Alexandre, chef torréfacteur chez Café Pista, revient tout juste d’un voyage à Espirito Santo, au Brésil. Il partage avec nous ses impressions et découvertes, ainsi que les défis auxquels font face les producteurs locaux. Dans cette entrevue, il nous dévoile les dessous de la production de café dans une des régions les plus réputées du pays.
Salut Alexandre ! Tu reviens tout juste du Brésil. Pourquoi ce voyage à Espirito Santo était si important pour toi et Café Pista ?
Salut ! Ce voyage était une opportunité de découvrir une région qui produit certains des meilleurs cafés du Brésil. Contrairement à d’autres parties du pays, où les cafés naturels sont prédominants, Espirito Santo est reconnu pour ses cafés lavés. Cela donne des profils de saveurs plus clairs, fruités et complexes. Le but était de mieux comprendre leurs méthodes de production et de renforcer nos liens avec les producteurs locaux par l'intermédiaire de notre partenaire Osito Coffee.
Quelles ont été tes premières impressions en arrivant à Espirito Santo ?
C’est une région magnifique avec des paysages à couper le souffle, mais dès les premières conversations avec les producteurs, on se rend compte que la situation n’est pas simple. Cette année, les conditions climatiques sont particulièrement difficiles. Il y a eu très peu de pluie, et cela a un impact énorme sur la récolte. On parle d'une baisse de près de 60 % pour le café de spécialité dans la région en 2024. Ça a des répercussions directes sur la qualité du café, qui est normalement exceptionnelle dans cette région. Cette année, beaucoup de lots tournent autour de 77 points sur l’échelle de la SCA, alors que la norme est plutôt de 82.
Parle-nous un peu des producteurs avec qui tu as travaillé. Comment gèrent-ils ces défis ?
Les producteurs sont incroyablement résilients. Beaucoup d’entre eux cultivent non seulement du café, mais aussi des fruits comme la papaye, la banane et même du cacao. J’ai découvert un fruit local, la «Jabuticaba», qui est fascinant – ça ressemble à une cerise, mais le goût est très sucré avec une peau acide.

__JEU DE DONNÉES__:
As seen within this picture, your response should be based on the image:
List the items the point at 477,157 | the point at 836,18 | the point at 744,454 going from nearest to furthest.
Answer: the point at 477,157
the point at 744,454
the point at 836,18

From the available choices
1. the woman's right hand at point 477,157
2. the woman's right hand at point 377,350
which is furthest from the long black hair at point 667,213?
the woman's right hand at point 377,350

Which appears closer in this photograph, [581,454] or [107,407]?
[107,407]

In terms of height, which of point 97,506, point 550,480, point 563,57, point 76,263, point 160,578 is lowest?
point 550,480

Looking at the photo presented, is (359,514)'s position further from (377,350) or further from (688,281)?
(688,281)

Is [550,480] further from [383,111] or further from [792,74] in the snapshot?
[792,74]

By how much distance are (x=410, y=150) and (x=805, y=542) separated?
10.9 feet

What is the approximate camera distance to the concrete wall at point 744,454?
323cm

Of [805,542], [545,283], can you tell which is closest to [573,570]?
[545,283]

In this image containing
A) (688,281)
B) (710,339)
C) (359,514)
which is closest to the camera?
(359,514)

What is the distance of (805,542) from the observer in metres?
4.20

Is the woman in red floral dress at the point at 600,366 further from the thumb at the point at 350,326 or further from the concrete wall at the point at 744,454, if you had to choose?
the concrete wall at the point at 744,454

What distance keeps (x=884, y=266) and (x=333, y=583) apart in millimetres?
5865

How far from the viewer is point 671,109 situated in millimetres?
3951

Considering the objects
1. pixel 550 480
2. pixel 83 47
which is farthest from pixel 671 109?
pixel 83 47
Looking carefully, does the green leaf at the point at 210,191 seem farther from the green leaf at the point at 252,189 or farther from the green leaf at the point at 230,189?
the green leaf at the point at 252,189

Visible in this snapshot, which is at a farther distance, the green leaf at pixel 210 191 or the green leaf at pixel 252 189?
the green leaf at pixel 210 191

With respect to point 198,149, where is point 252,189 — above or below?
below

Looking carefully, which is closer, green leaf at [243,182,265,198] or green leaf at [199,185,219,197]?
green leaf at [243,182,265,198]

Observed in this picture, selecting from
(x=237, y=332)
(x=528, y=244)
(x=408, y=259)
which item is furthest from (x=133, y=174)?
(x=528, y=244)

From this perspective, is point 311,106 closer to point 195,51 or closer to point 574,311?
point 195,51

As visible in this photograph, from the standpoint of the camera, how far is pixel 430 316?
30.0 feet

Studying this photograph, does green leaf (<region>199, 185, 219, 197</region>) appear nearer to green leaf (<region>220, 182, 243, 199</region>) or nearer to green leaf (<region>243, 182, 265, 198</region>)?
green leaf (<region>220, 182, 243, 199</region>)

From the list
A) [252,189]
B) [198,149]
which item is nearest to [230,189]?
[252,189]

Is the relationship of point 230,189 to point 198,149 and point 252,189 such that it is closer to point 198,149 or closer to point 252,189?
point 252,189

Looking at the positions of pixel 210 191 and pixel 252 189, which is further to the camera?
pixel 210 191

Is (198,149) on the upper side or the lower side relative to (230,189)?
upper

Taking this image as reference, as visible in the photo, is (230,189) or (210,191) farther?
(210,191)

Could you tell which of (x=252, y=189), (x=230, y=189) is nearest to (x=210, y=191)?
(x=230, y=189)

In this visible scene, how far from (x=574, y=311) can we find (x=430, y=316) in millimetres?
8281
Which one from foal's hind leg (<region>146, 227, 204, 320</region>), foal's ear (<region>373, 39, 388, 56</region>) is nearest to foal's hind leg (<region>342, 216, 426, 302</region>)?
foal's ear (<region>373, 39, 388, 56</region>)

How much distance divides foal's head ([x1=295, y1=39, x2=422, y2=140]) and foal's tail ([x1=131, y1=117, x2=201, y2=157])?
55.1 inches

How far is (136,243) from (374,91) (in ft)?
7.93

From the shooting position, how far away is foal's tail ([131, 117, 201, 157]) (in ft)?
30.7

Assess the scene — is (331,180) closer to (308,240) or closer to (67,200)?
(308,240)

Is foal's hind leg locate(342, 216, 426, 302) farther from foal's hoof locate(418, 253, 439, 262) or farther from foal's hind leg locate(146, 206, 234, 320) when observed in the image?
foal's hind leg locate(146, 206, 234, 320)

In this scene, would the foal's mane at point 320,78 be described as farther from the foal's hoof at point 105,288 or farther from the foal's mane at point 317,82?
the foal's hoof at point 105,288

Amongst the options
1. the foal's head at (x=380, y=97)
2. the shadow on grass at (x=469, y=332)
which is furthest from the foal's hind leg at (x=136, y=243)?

__CONSIGNE__:
Poursuivez, s'il vous plaît, l'entrevue sur la production de café à Espirito Santo à partir de sa dernière phrase.

__RÉSULTAT__:
Les fermes familiales s'en sortent mieux, car toute la famille contribue à la cueillette. Certains producteurs utilisent un système de partage des terres avec leurs travailleurs pour pallier au manque de main d’œuvre. Ce système permet une division du travail et garantit une récolte plus efficace, même dans des conditions difficiles.
Tu mentionnes les impacts du climat. Quels autres défis as-tu observés sur le terrain ?
Le manque de pluie est énorme, mais ce n’est pas tout. Le climat fait que les cerises de café fleurissent plus tôt, ce qui accélère leur maturation. Malheureusement, certaines cerises sèchent sur l’arbre avant même d'être cueillies, ce qui affecte leur qualité.
Il y a aussi un autre problème : les champignons. Lorsque la peau des cerises craque à cause du séchage rapide, des champignons peuvent s’y loger, ce qui donne un goût moisi au café. Ça peut ruiner une récolte entière.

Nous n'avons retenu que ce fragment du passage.